Steve Fowler 2019-10-16 16:49
The sad scrappage of Dyson's electric car plans show just how tough the car industry is to crack, says Steve Fowler
There was a sad and unnecessary tone of “I told you so” within some areas of the automotive industry when news broke that Dyson had pulled the plug on its plans for an electric car.
It’s hugely sad for those involved, but it does reveal, yet again, how hard it is to make the car business work.
I remember former General Motors CEO Dan Akerson talking about a rumoured Apple car back in 2015 and saying: “They’d better think carefully if they want to get into the hard-core manufacturing. We take steel, raw steel, and turn it into a car. They have no idea what they’re getting into if they get into that.”
A bit blunt, but clearly – as the demise of some big names over the years has proven – running a car business is tough. And starting one from scratch? Even tougher. My hope is that the Dyson news doesn’t put off entrepreneurs and companies from entering the car market – especially in this new era of autonomous, connected, electrified and shared (ACES) vehicles.
Thankfully, we’re not short of new brands promising great things. We’ll see Lynk & Co – with the backing of Volvo and Geely – in the next couple of years, while Pininfarina is taking on the supercar elite under the wing of the giant Mahindra group.

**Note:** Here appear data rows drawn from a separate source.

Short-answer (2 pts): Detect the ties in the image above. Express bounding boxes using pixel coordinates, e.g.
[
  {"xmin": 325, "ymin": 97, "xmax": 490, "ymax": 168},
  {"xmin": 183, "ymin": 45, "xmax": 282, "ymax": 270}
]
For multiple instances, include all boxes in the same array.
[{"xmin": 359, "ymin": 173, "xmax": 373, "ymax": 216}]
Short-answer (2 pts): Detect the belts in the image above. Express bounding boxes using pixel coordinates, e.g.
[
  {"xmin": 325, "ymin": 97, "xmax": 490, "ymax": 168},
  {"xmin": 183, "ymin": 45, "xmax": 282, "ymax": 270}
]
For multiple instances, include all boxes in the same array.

Rivian has support from Ford and Amazon, while Byton has significant Chinese backing. Going it alone is not the best option.

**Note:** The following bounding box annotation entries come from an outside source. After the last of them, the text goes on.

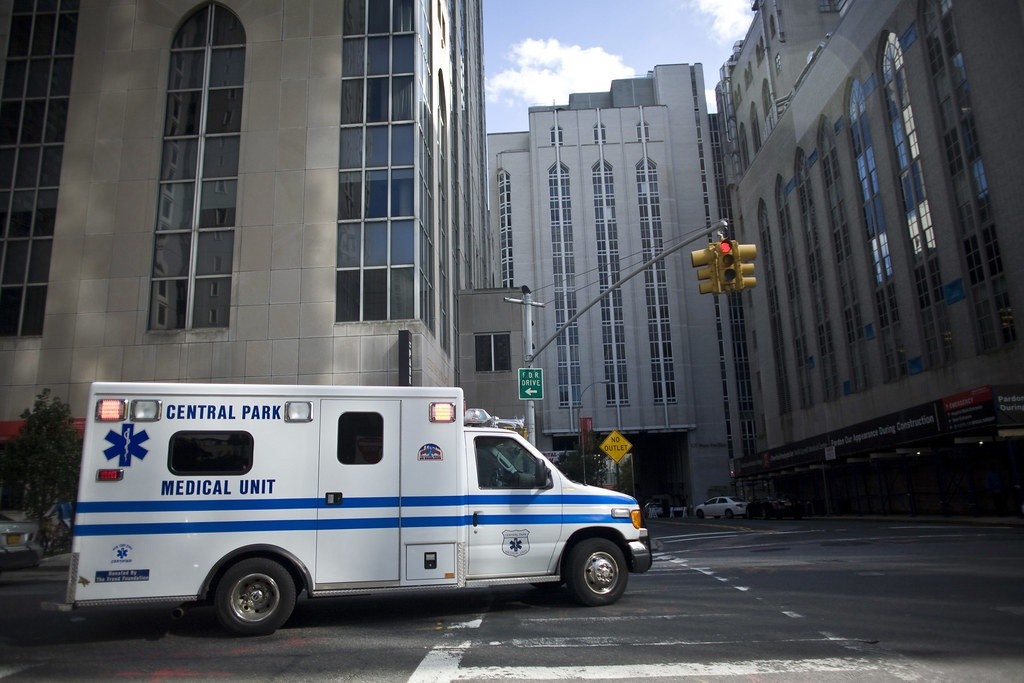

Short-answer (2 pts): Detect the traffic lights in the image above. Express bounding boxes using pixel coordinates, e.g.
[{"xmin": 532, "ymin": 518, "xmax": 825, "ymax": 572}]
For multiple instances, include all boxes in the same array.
[
  {"xmin": 736, "ymin": 243, "xmax": 757, "ymax": 289},
  {"xmin": 717, "ymin": 239, "xmax": 741, "ymax": 290},
  {"xmin": 691, "ymin": 244, "xmax": 720, "ymax": 295}
]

Unless you’re Tesla… This week’s news about Dyson also highlights the incredible job Tesla has done over its relatively short lifetime with little involvement from (but a lot of watching by) established automotive players.
Sure, there are plenty of people who question the firm’s sustainability and whether it will ever make money; Bob Lutz, another former GM boss, said only a year ago that Tesla was “heading to the graveyard”. But the firm is still here, making award-winning cars and shaking up the market like nothing else. Let it be an inspiration to more start-ups.